James Brown sort Time Is Running Fast alors que sa carrière marque le pas. Ce moment que connaissent beaucoup d’artistes : ils ont été révolutionnaires à leurs débuts, puis ont peut-être oublié de se renouveler tout en gardant leur marque. Le Parrain du funk n’est plus le cool guy visionnaire des sixties, mais un vétéran qui conserve les clés du groove. Il avance par réflexe, par instinct, par pure inertie mythologique.
La production fonctionne bien, mais il faut aimer le funk sec. En tout cas, c’est mon ressenti du funk de James Brown. Tous les ingrédients sont là : les cuivres qui font le job, la basse, la voix. Mais la surprise n’est plus au rendez-vous. Brown ne cherche plus à réinventer le funk, il l’utilise à coups de répétitions hypnotiques qui ont fait sa légende mais qui frôlent parfois l’excès.

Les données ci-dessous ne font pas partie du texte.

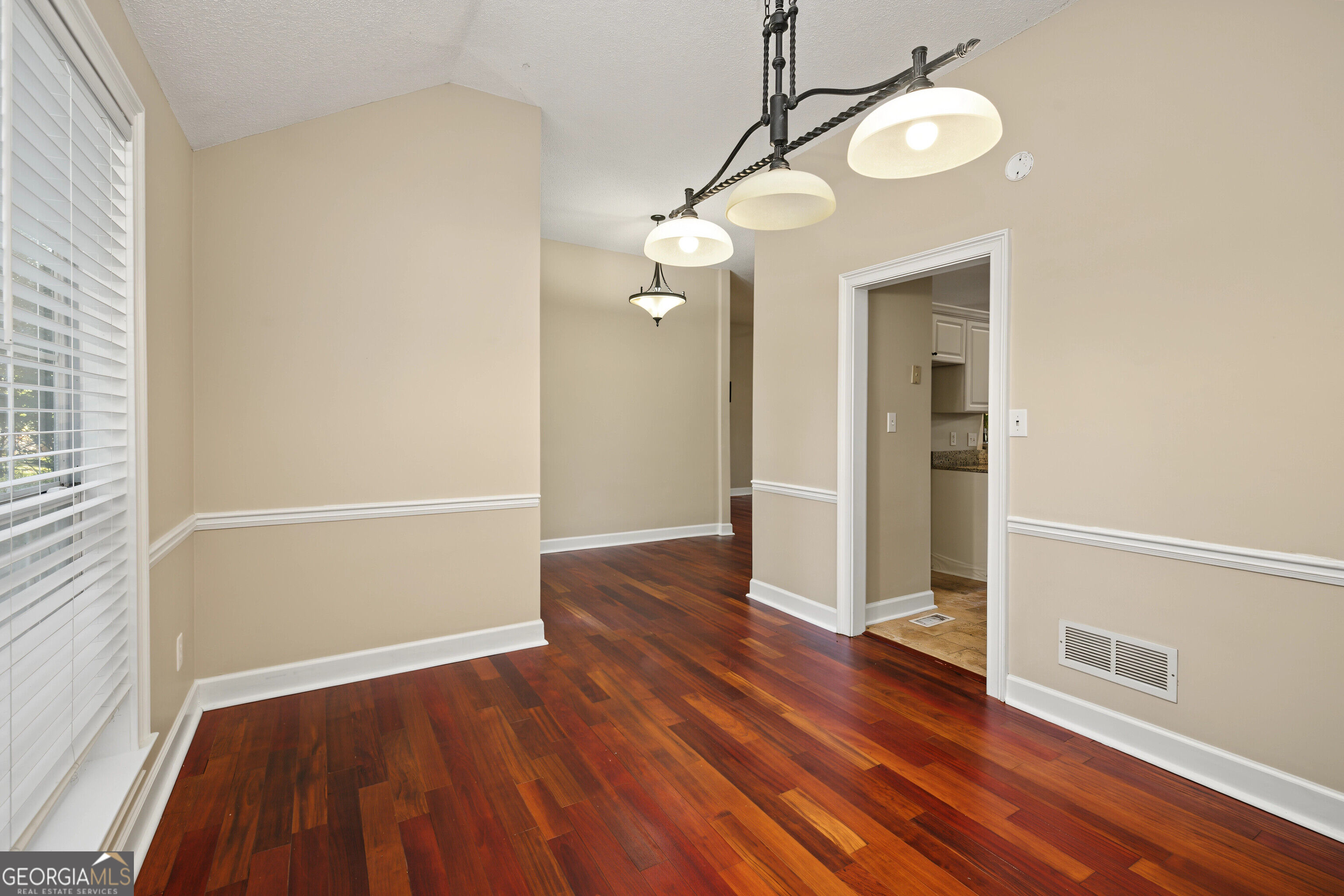 20 Audubon Point Property Photo 7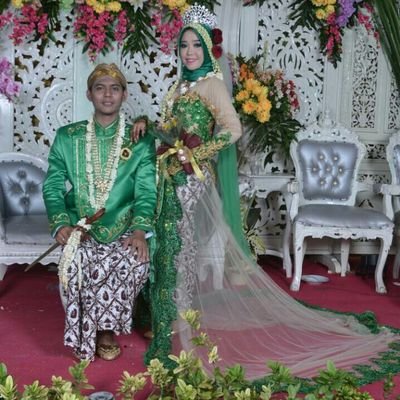 Fakultas Teknologi Pertanian @UGMYogyakarta 2010-2013/ @MBUGM 29/ IG : rhamadhani_rio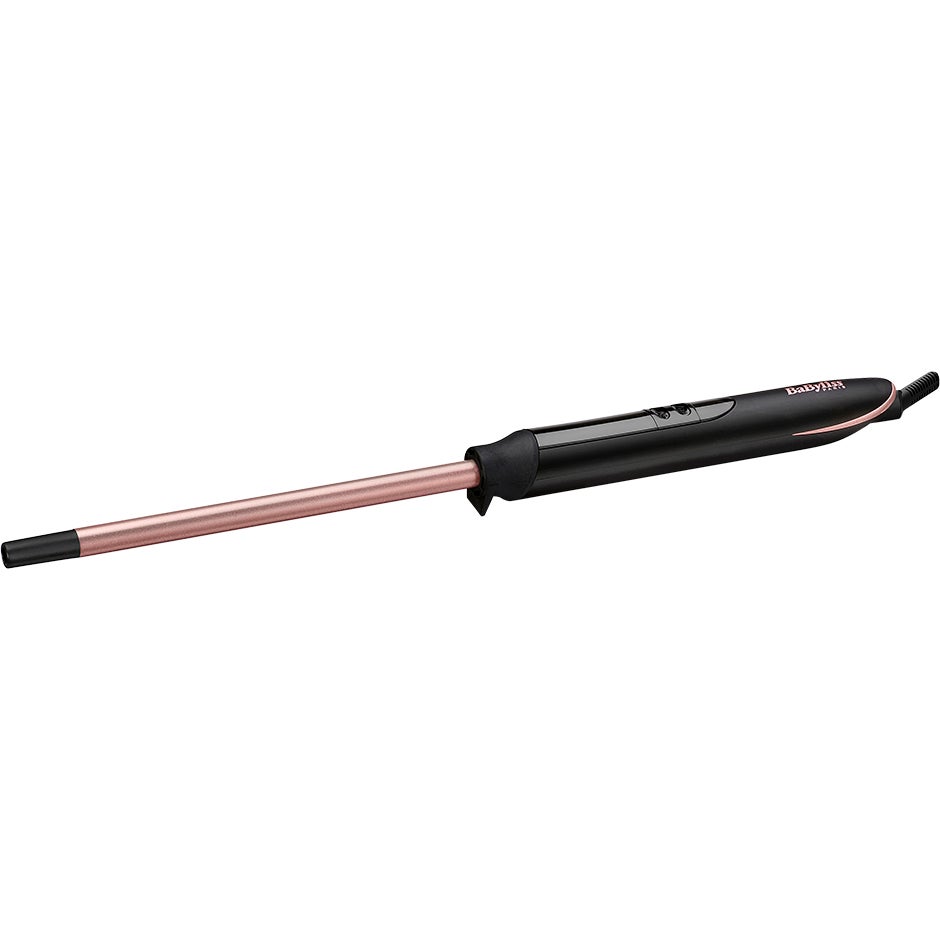 Tight Curls Curling Wand, Babyliss Kihartimet
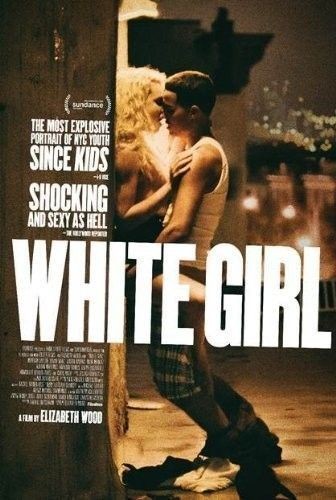 White.Girl.2016.1080p.BluRay.AVC.DD5.1-FGT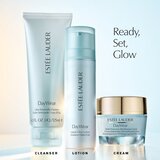 Estée Lauder DayWear Liquid Glow Lotion krema za posvetljevanje za krepitev kožne pregrade 50 ml | Shoptok.si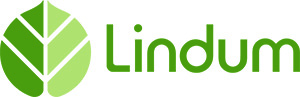 Lindum Logo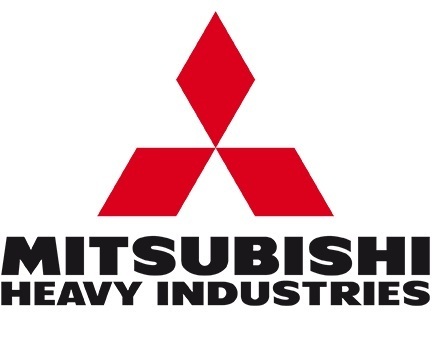 Mitsubishi Heavy Industries Heat Pumps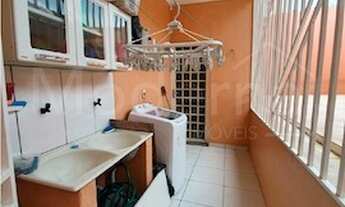 Imagem 7: Excelente casa no Novo Aleixo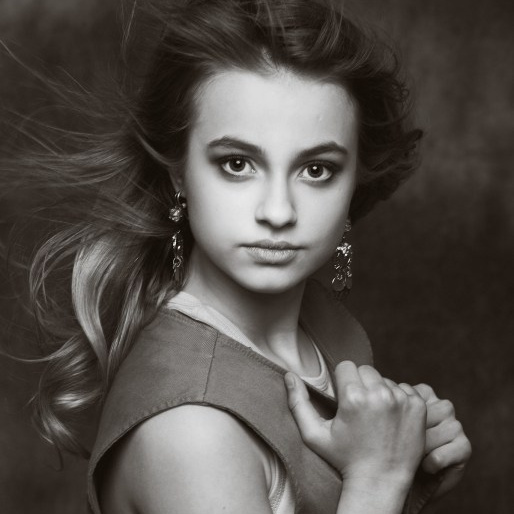 Профессиональный фотограф Булгакова Татьяна. Владивосток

Musicalement, c’est un disque qui tourne en orbite autour de lui-même. Les riffs reviennent, insistent, s’enroulent jusqu’à la transe. Par moments, on décroche. Puis un break, un motif, un gimmick surgit et rappelle pourquoi tout le hip-hop des décennies suivantes viendra piller ces mesures.

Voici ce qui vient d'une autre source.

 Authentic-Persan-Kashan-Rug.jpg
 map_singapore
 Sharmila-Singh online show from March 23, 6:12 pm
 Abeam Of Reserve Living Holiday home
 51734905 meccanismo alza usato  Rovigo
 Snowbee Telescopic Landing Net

Brown ne veut pas mourir. Time Is Running Fast est un disque qui tourne en rond mais qui, à force de tourner, creuse un sillon indélébile. Un album imparfait, répétitif, parfois lassant, mais traversé de ces instants où Brown rappelle qu’il suffit d’un cri, d’un riff, d’un battement pour redéfinir la gravité.